PROBLEM DESCRIPTION:
Filter the entries below and copy every line that contains the word "above", with case counting.

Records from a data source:
......
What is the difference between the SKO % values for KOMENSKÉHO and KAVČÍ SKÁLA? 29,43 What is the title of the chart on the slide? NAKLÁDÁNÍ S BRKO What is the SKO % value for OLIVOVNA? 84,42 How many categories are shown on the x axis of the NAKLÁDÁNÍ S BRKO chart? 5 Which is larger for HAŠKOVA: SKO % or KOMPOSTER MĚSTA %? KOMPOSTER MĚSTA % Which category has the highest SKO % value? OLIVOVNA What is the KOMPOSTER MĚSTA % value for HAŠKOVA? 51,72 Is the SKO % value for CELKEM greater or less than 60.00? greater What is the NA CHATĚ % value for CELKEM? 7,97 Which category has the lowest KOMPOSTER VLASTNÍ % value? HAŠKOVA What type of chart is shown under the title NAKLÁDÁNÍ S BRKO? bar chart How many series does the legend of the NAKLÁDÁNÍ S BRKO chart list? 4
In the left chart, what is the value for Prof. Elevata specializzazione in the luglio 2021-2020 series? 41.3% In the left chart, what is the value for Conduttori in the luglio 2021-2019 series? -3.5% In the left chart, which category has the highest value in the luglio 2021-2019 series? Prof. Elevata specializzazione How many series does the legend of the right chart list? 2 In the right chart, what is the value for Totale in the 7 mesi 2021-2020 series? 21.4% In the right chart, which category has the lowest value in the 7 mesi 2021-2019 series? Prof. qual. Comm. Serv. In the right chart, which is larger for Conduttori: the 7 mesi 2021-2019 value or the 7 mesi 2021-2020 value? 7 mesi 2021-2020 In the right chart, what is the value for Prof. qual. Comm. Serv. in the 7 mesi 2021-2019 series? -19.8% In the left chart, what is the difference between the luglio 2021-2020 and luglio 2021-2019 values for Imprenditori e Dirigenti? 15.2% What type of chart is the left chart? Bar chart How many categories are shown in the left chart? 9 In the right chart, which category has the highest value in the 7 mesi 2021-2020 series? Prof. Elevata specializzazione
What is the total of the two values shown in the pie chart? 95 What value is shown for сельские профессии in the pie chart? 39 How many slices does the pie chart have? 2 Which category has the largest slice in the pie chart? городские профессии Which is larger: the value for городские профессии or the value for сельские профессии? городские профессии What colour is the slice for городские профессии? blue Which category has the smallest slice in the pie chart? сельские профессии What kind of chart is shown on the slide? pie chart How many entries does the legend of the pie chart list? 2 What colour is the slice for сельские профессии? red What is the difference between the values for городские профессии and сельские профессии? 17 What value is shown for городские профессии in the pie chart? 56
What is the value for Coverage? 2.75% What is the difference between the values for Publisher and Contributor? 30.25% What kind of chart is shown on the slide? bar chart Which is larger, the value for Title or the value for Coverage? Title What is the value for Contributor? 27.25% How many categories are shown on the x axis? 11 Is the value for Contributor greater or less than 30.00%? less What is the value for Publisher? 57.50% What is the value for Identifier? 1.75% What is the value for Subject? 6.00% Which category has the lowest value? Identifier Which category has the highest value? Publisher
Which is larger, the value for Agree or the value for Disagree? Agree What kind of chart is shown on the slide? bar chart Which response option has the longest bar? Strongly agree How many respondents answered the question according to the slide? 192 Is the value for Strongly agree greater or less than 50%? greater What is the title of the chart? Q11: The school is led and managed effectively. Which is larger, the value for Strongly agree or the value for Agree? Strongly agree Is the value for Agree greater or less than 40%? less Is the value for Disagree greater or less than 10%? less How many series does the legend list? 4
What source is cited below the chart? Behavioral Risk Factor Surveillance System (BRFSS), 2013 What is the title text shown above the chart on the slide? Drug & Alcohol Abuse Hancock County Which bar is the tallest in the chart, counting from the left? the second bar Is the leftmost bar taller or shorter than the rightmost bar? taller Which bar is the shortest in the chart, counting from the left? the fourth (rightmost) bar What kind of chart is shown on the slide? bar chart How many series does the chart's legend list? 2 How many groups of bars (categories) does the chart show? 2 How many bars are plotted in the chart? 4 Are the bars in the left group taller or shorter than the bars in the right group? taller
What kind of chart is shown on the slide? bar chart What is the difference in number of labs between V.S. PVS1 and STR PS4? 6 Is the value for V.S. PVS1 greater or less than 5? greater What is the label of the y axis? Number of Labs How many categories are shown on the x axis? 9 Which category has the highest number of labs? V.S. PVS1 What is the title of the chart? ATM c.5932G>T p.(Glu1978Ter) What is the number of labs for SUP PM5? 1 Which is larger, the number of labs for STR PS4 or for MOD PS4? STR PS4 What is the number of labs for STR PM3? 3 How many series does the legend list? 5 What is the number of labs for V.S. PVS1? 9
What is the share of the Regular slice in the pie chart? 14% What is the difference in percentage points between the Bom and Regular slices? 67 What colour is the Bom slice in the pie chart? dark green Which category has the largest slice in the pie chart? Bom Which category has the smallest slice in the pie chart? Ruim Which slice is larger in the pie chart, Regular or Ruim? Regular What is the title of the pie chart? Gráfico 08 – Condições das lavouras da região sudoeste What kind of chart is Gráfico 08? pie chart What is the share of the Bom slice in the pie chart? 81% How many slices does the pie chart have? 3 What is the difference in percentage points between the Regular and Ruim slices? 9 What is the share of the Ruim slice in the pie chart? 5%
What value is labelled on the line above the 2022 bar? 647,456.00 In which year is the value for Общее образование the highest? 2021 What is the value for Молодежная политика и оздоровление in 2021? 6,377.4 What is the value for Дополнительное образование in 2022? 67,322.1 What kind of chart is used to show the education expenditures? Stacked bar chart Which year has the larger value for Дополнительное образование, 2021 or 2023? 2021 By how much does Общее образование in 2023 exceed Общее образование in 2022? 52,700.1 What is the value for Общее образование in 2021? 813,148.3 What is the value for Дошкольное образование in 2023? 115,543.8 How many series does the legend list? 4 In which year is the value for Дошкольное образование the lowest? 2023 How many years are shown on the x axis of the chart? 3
......
FINISHED EXERCISE:
What source is cited below the chart? Behavioral Risk Factor Surveillance System (BRFSS), 2013 What is the title text shown above the chart on the slide? Drug & Alcohol Abuse Hancock County Which bar is the tallest in the chart, counting from the left? the second bar Is the leftmost bar taller or shorter than the rightmost bar? taller Which bar is the shortest in the chart, counting from the left? the fourth (rightmost) bar What kind of chart is shown on the slide? bar chart How many series does the chart's legend list? 2 How many groups of bars (categories) does the chart show? 2 How many bars are plotted in the chart? 4 Are the bars in the left group taller or shorter than the bars in the right group? taller
What value is labelled on the line above the 2022 bar? 647,456.00 In which year is the value for Общее образование the highest? 2021 What is the value for Молодежная политика и оздоровление in 2021? 6,377.4 What is the value for Дополнительное образование in 2022? 67,322.1 What kind of chart is used to show the education expenditures? Stacked bar chart Which year has the larger value for Дополнительное образование, 2021 or 2023? 2021 By how much does Общее образование in 2023 exceed Общее образование in 2022? 52,700.1 What is the value for Общее образование in 2021? 813,148.3 What is the value for Дошкольное образование in 2023? 115,543.8 How many series does the legend list? 4 In which year is the value for Дошкольное образование the lowest? 2023 How many years are shown on the x axis of the chart? 3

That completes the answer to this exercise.